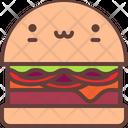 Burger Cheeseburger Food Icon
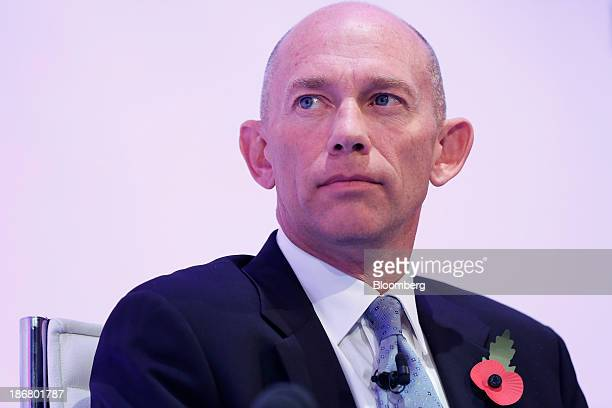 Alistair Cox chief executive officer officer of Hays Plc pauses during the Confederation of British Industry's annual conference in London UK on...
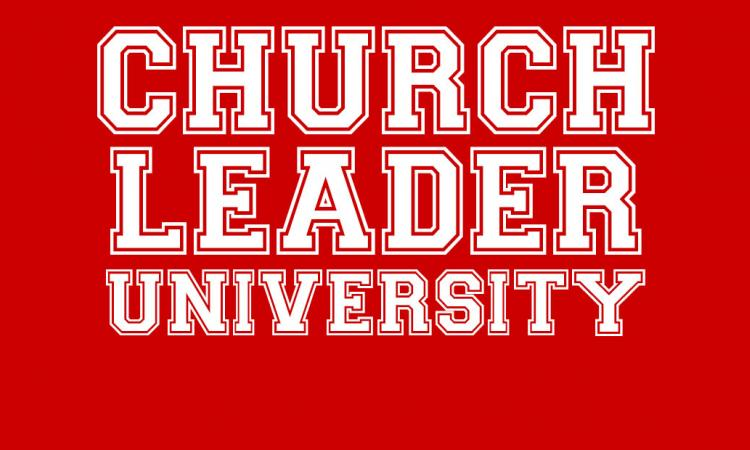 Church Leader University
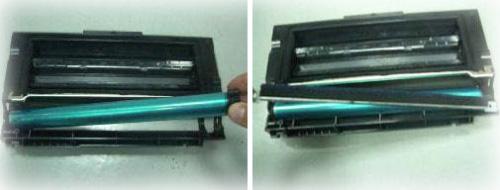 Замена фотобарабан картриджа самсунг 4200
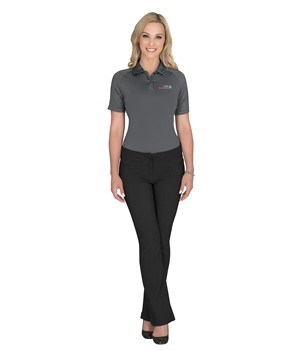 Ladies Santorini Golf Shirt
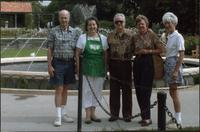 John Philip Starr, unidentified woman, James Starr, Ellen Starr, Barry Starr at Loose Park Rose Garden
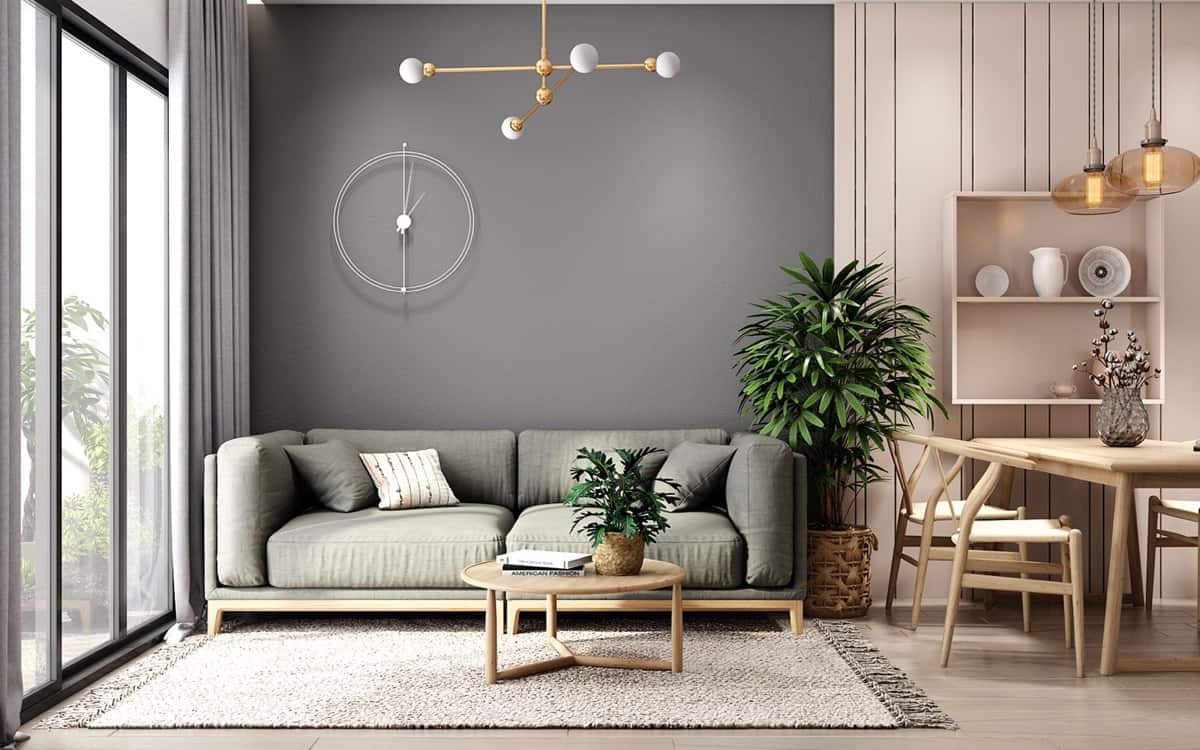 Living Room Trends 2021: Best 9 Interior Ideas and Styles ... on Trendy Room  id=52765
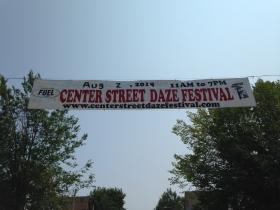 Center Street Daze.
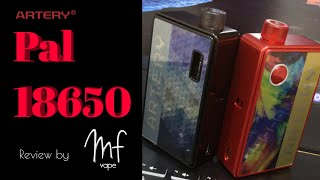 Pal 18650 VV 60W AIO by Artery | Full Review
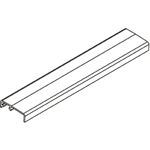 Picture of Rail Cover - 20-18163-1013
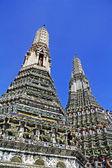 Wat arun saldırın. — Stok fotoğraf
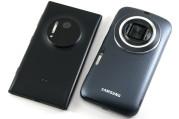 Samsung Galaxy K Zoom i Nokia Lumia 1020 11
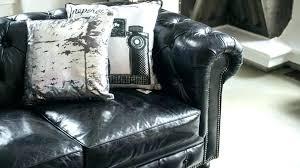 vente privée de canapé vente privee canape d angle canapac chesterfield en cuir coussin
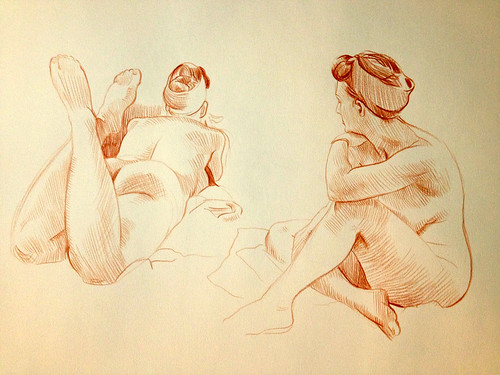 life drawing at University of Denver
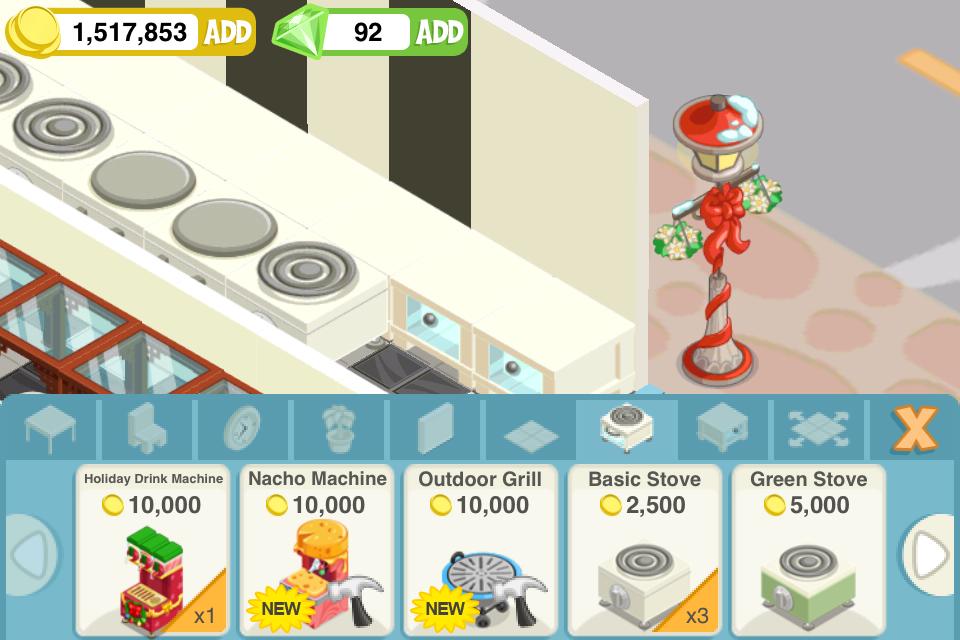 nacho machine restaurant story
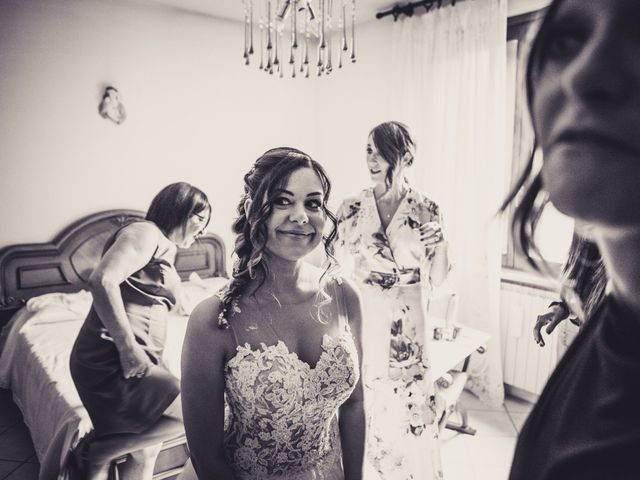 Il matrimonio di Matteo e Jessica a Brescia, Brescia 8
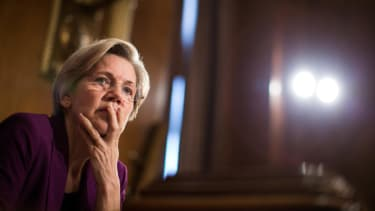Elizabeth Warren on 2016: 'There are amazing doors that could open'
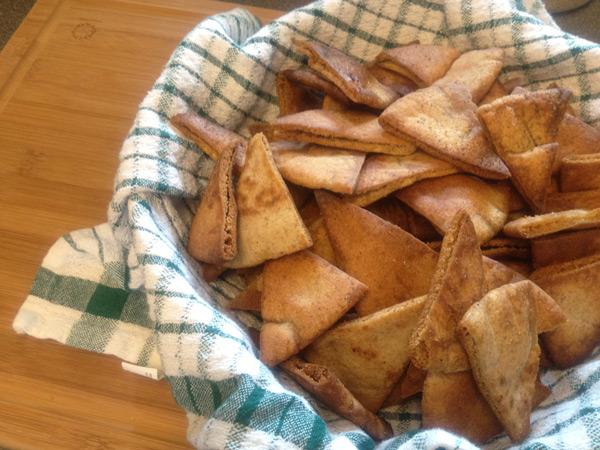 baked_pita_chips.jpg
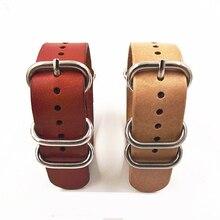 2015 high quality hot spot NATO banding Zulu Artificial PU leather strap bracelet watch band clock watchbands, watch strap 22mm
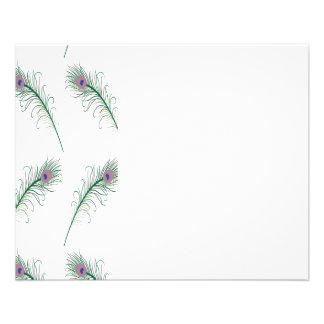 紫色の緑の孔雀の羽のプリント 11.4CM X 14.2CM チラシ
○ ○ ○ ○ ○
Problem to work on> Please output, exactly as written, the lines above from the one holding "Church Leader University" through the one holding "Samsung Galaxy K Zoom i Nokia Lumia 1020 11", both included, with the pictures omitted.

Answer for this exercise>
 Church Leader University
 Замена фотобарабан картриджа самсунг 4200
 Ladies Santorini Golf Shirt
 John Philip Starr, unidentified woman, James Starr, Ellen Starr, Barry Starr at Loose Park Rose Garden
 Living Room Trends 2021: Best 9 Interior Ideas and Styles ... on Trendy Room  id=52765
 Center Street Daze.
 Pal 18650 VV 60W AIO by Artery | Full Review
 Picture of Rail Cover - 20-18163-1013
 Wat arun saldırın. — Stok fotoğraf
 Samsung Galaxy K Zoom i Nokia Lumia 1020 11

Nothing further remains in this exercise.